The Principal Bench of the National Green Tribunal (NGT), in a much awaited judgment on the Okhla waste-to-energy plant, has allowed the plant to function albeit after giving certain directions. The bench has directed it to pay an environmental compensation of Rs 25 lakh for previous pollution violations.

The bench chaired by Justice Swatanter Kumar has ordered the company, M/s Jindal Urban Infrastructure Ltd., to pay the amount to the Central Pollution Control Board (CPCB) and the Delhi Pollution Control Committee (DPCC) in equal shares. The authorities should use the money to fund prevention and control of air pollution in the area, the tribunal says.

While the judgment raises questions about the feasibility of developing more landfills to manage Delhi’s waste, the amount of environmental compensation ordered also raises questions of adequacy.

Small price to pay

One of the key contentions in the Okhla waste-to-energy plant case is the environmental pollution from the plant site and its operation. The case has been brought to the tribunal by residents of Sukhdev Vihar colony—located metres away from the plant—who have been protesting against alleged toxic emissions since 2003. Their concerns are not unfounded, evident from the tribunal’s deliberations.

The NGT had passed orders time and again, asking different teams to inspect the project site and directing compliance with respect to various environmental pollutants such as particulate matter, sulphur dioxide, oxides of nitrogen, fly ash, among others. Pollution from furans and dioxins which are carcinogens or cancer-causing for humans is also a concern. A report from various regulatory authorities, including CPCB, has confirmed pollution violations, particularly until the end of the year 2014, after which the industry was found to be better complying. The NGT bench also noted that “there is evidence to show on record” that the “industry was polluting and it has operational deficiencies and its emissions were in excess of the prescribed limit” for years.

Given the decade-long pollution, expectation was that even if the plant was allowed to operate, it should adequately compensate its violations. The Rs 25-lakh-fine seems to be grossly inadequate on this account.

Determining liability and cost

Although the tribunal holds the company liable to pay environmental compensation, it cites absence of proper data for a considerable period, as a hurdle in defining “the extent of liability with exactitude".

Determining the effect of past pollution can be a challenge, but this is a classic problem that frequently comes before courts relating to industrial pollution.

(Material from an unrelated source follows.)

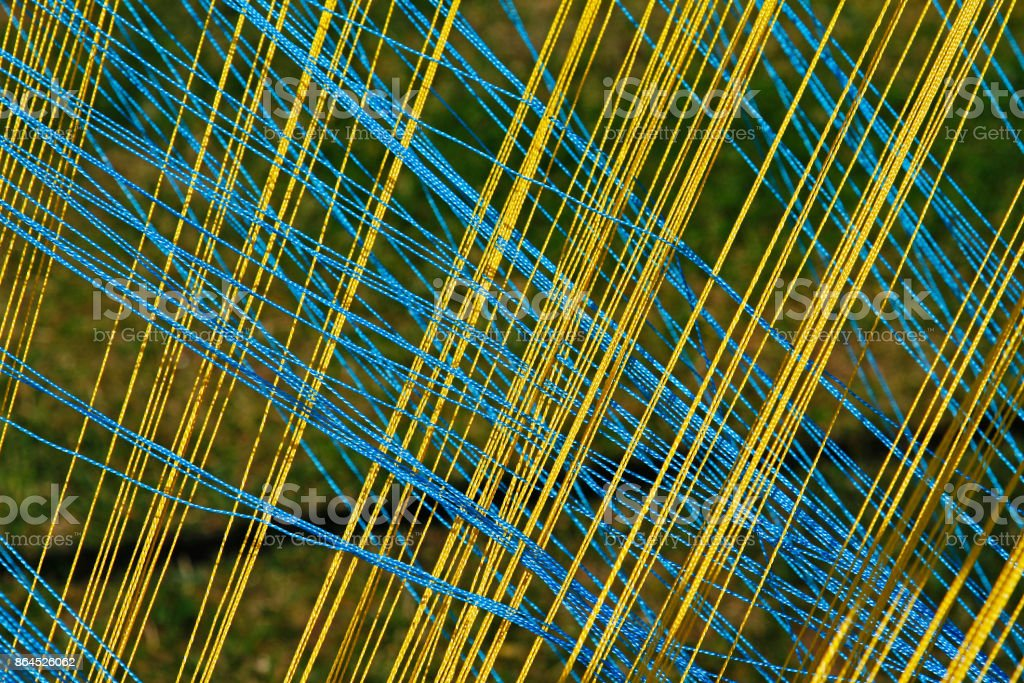 Background of yellow and blue thread intersecting diagonally stock photo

The issues that are typically taken into consideration for determining the “quantum of compensation” in such cases are: the magnitude and capacity of the enterprise, the duration for which the industry has been causing pollution or violating pollution standards, the economic benefit that the company has earned over years for not undertaking necessary measures, among others. The Supreme Court’s deliberation on the Sterlite case, and various other cases of pollution violations decided the international courts have determined and awarded penalty considering such issues.

Even in the absence of exact data, it is known that the industry has been causing pollution for years (at least until December 2014, the period till which NGT has determined liability) and emitting pollutants including human carcinogens. In this scenario, Rs 25 lakh do little justice.